- Passage
-*-*-

Exercise 7.4 - Question 1
Problem
$$\int \frac{3x^2}{x^6 + 1} \, dx$$
Step-by-Step Solution
Step 1: Identify the Pattern
Look at the integrand carefully:
$$\frac{3x^2}{x^6 + 1}$$
Notice that:
- The denominator is x⁶ + 1, which can be written as (x³)² + 1
- The numerator 3x² is exactly the derivative of x³
This suggests a u-substitution where u = x³
Step 2: Set Up the Substitution
Let:
$$u = x^3$$
Differentiate both sides:
$$\frac{du}{dx} = 3x^2$$
Therefore:
$$du = 3x^2 \, dx$$
Step 3: Rewrite the Integral
Substitute u = x³ and du = 3x² dx into the original integral:
$$\int \frac{3x^2}{x^6 + 1} \, dx = \int \frac{1}{u^2 + 1} \, du$$
This is because:
- x⁶ + 1 = (x³)² + 1 = u² + 1
- 3x² dx = du
Step 4: Apply the Standard Formula
We now have a standard integral form:
$$\int \frac{1}{u^2 + 1} \, du$$
This is a well-known integral. The standard formula is:
$$\int \frac{1}{u^2 + 1} \, du = \tan^{-1}(u) + C$$
Step 5: Substitute Back
Replace u with x³ to get the final answer:
$$= \tan^{-1}(x^3) + C$$
✅ Final Answer
$$\int \frac{3x^2}{x^6 + 1} \, dx = \tan^{-1}(x^3) + C$$
Verification
To verify, differentiate the answer:
$$\frac{d}{dx}[\tan^{-1}(x^3)] = \frac{1}{1 + (x^3)^2} \cdot 3x^2 =
\frac{3x^2}{1 + x^6}$$
This matches our original integrand ✓
Key Concepts Used
- U-Substitution: Recognizing that 3x² is the derivative of x³
- Standard Integral: ∫1/(u²+1)du = tan⁻¹(u) + C

-*-*-

- Stated exercise a
In the integration exercise, what substitution is chosen for u?
The listing has no connection to the integration exercise.

-*-*-

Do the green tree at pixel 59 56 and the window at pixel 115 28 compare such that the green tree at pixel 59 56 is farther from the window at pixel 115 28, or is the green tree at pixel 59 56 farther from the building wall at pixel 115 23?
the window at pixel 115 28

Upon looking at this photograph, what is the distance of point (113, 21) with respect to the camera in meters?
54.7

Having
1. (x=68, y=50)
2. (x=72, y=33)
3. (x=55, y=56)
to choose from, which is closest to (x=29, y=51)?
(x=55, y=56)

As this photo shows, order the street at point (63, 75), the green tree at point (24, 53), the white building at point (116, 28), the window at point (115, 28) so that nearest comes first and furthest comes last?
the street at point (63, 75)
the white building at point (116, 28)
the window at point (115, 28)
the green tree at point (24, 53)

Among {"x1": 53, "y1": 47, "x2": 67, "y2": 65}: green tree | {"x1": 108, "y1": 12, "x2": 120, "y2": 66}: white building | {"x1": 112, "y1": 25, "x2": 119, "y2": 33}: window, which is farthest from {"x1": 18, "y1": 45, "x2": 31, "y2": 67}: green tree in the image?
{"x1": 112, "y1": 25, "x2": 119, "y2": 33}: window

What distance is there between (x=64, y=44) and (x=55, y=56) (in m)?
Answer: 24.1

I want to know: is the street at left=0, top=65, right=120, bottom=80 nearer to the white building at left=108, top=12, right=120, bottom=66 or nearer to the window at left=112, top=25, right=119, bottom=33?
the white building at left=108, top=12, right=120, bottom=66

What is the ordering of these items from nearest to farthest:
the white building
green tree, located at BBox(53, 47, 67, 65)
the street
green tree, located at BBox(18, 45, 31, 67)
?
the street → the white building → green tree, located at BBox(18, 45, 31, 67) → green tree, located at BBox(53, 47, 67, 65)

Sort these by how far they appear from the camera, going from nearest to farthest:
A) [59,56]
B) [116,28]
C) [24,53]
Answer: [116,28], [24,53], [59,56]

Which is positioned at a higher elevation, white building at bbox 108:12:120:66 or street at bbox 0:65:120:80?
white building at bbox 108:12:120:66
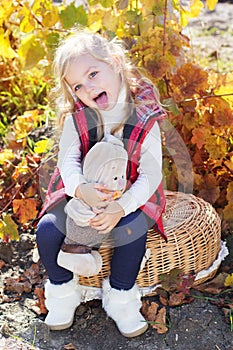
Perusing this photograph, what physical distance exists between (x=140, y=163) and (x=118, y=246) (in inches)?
12.2

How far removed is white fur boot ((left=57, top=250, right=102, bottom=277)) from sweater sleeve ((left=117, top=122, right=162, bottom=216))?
0.22 m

-*-*-

- Stated exercise b
Convert the listing, from the line containing "Sort these by" through the end of the listing, into a numbered list with blank lines omitted. Leave out the pictures.

- Expected answer a
u = x³

- Expected answer b
1. Sort these by how far they appear from the camera, going from nearest to farthest:
2. A) [59,56]
3. B) [116,28]
4. C) [24,53]
5. Answer: [116,28], [24,53], [59,56]
6. Which is positioned at a higher elevation, white building at bbox 108:12:120:66 or street at bbox 0:65:120:80?
7. white building at bbox 108:12:120:66
8. Perusing this photograph, what physical distance exists between (x=140, y=163) and (x=118, y=246) (in inches)?
9. 12.2
10. How far removed is white fur boot ((left=57, top=250, right=102, bottom=277)) from sweater sleeve ((left=117, top=122, right=162, bottom=216))?
11. 0.22 m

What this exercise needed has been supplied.